I have BT FTTP with a PFSense router and the connection is amazing for gaming!
 

Heartstone

Well-known Member
Moved over to Idnet broadband, obviously on the Openreach network, will never go back BT Plusnet Sky Talk Talk etc. Pay more but what a difference, not dropped in 25 days, latency halved to 15 to 20. Just generally better experience!
 

ashenfie

Well-known Member
Vodafone over the Openreach network, 74mbs and 20ms latency and 5% jitter all for £22 a month. I didn't expect much and Sky had been fobbing me off with same old excuses, it was my wifi/router etc etc.

I know I would get the same. drop outs going with Vodafone,but at least it was. cheaper. To my surprise Vodafone after 10 mins on the chat sent Openreach engineer out next day and sorted it.
 

Heartstone

Well-known Member
Vodafone over the Openreach network, 74mbs and 20ms latency and 5% jitter all for £22 a month. I didn't expect much and Sky had been fobbing me off with same old excuses, it was my wifi/router etc etc.

I know I would get the same. drop outs going with Vodafone,but at least it was. cheaper. To my surprise Vodafone after 10 mins on the chat sent Openreach engineer out next day and sorted it.
Internet traffic on any given provider in my opinion is the single biggest issue, second to that is what going on our end.
 

oneman

Well-known Member
Vodafone over the Openreach network, 74mbs and 20ms latency and 5% jitter all for £22 a month. I didn't expect much and Sky had been fobbing me off with same old excuses, it was my wifi/router etc etc.

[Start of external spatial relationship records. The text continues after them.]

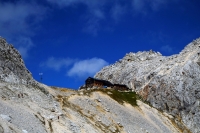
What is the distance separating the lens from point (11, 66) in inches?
2650

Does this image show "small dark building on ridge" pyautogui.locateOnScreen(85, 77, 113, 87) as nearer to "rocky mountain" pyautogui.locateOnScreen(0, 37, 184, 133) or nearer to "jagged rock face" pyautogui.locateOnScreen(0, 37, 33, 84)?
"rocky mountain" pyautogui.locateOnScreen(0, 37, 184, 133)

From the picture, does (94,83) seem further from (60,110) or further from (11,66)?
(11,66)

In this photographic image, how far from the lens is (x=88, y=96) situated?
85.2m

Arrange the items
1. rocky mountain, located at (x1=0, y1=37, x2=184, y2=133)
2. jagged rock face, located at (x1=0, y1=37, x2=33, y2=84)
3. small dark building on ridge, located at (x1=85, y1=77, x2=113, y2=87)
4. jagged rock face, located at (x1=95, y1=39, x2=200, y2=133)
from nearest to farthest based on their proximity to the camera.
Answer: rocky mountain, located at (x1=0, y1=37, x2=184, y2=133)
jagged rock face, located at (x1=0, y1=37, x2=33, y2=84)
jagged rock face, located at (x1=95, y1=39, x2=200, y2=133)
small dark building on ridge, located at (x1=85, y1=77, x2=113, y2=87)

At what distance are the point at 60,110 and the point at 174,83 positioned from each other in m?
61.5

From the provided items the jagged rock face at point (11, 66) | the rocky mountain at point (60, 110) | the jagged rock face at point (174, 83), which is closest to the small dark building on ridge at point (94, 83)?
the rocky mountain at point (60, 110)

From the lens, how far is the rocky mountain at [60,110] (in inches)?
2030

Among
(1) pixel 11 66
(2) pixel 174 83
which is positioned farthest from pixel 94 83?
(1) pixel 11 66

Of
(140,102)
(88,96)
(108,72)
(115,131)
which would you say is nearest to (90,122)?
(115,131)

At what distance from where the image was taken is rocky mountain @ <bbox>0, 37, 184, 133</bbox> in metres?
51.6

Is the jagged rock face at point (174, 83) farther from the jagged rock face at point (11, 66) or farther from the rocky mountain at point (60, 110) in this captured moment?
the jagged rock face at point (11, 66)

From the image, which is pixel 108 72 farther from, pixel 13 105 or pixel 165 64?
pixel 13 105

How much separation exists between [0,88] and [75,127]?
18095mm

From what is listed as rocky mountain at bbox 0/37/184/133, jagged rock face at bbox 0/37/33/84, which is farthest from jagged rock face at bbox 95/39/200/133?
jagged rock face at bbox 0/37/33/84
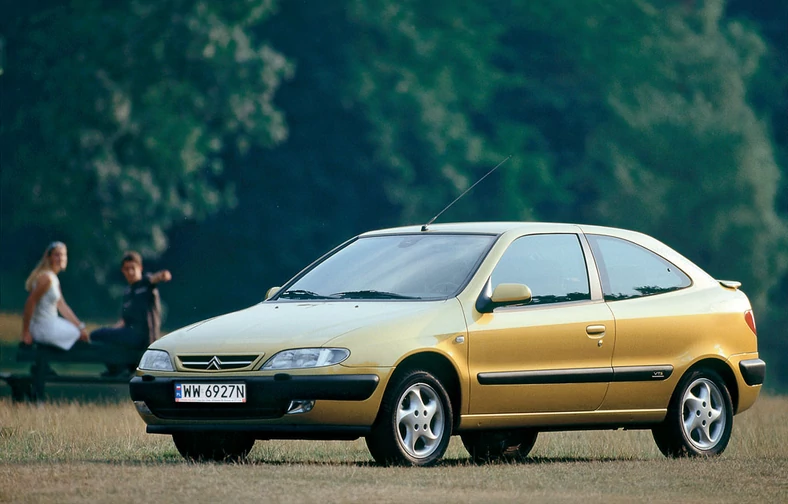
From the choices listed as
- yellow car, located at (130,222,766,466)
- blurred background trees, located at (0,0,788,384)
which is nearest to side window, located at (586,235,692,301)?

I know I would get the same. drop outs going with Vodafone,but at least it was. cheaper. To my surprise Vodafone after 10 mins on the chat sent Openreach engineer out next day and sorted it.
20ms from and to where, from London to the Moon ?
 

ashenfie

Well-known Member
Yeah bt do that now. No Manchester to Glasgow
 

outoftheknow

Moderator
Yeah bt do that now. No Manchester to Glasgow
The comment was somewhat pertinent though. Ping or latency needs to have a distance associated to it to work out of it is good or bad.

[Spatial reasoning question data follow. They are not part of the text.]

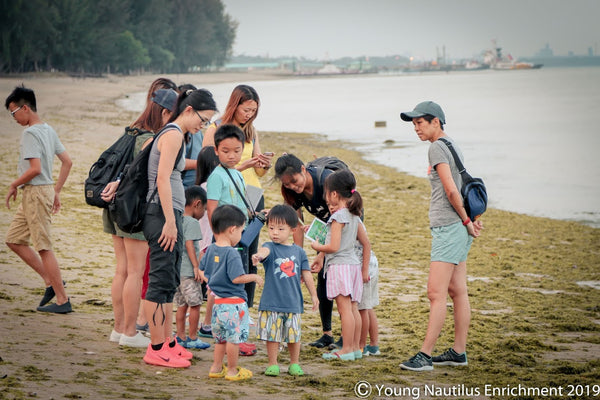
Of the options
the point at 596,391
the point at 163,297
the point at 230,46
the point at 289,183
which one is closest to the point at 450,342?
the point at 596,391

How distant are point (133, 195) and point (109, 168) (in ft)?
1.51

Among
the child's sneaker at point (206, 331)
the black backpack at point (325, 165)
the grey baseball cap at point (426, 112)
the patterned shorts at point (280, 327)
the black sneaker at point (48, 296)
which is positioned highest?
the grey baseball cap at point (426, 112)

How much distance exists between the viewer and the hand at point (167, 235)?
4777 millimetres

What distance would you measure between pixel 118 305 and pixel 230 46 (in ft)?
545

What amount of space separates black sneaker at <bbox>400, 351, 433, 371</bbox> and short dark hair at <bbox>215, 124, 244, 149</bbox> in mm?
1956

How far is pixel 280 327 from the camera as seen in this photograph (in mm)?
4840

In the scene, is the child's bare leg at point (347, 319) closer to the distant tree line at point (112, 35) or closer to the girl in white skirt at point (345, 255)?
the girl in white skirt at point (345, 255)

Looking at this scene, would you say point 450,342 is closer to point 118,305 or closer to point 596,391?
point 596,391

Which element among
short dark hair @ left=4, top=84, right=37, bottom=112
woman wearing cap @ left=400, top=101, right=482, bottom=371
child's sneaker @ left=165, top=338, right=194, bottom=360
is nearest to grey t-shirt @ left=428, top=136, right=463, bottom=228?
woman wearing cap @ left=400, top=101, right=482, bottom=371

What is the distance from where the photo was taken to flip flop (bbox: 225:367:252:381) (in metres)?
4.64

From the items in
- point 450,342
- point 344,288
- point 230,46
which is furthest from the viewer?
point 230,46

20ms for a couple of hundred miles to the server is ok. 200ms for a thousand or two is ok.

presumably your 20ms is to your favourite Speedtest server - which is how far away?
 

ashenfie

Well-known Member
The comment was somewhat pertinent though. Ping or latency needs to have a distance associated to it to work out of it is good or bad.

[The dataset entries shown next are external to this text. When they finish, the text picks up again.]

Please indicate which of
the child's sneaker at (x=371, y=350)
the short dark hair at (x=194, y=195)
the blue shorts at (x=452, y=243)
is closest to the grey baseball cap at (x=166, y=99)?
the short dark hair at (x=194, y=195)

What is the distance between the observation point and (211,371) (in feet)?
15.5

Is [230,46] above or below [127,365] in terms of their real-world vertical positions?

20ms for a couple of hundred miles to the server is ok. 200ms for a thousand or two is ok.

presumably your 20ms is to your favourite Speedtest server - which is how far away?
I have 2 speed test sites that I use. One which is build into the tp-link router and cloudfare.com. As you say 20ms is average but as my house is a fixed location, while the speediest server site are no. Therefore if your doing a/b testing you need to ensure you use the same sites.

I would expect anyone on openreach to average the same as me in terms of latency and jitter, Speed should be close to what your provider quotes (that hardwired from your router. For £22 I think it's a hard deal to beet.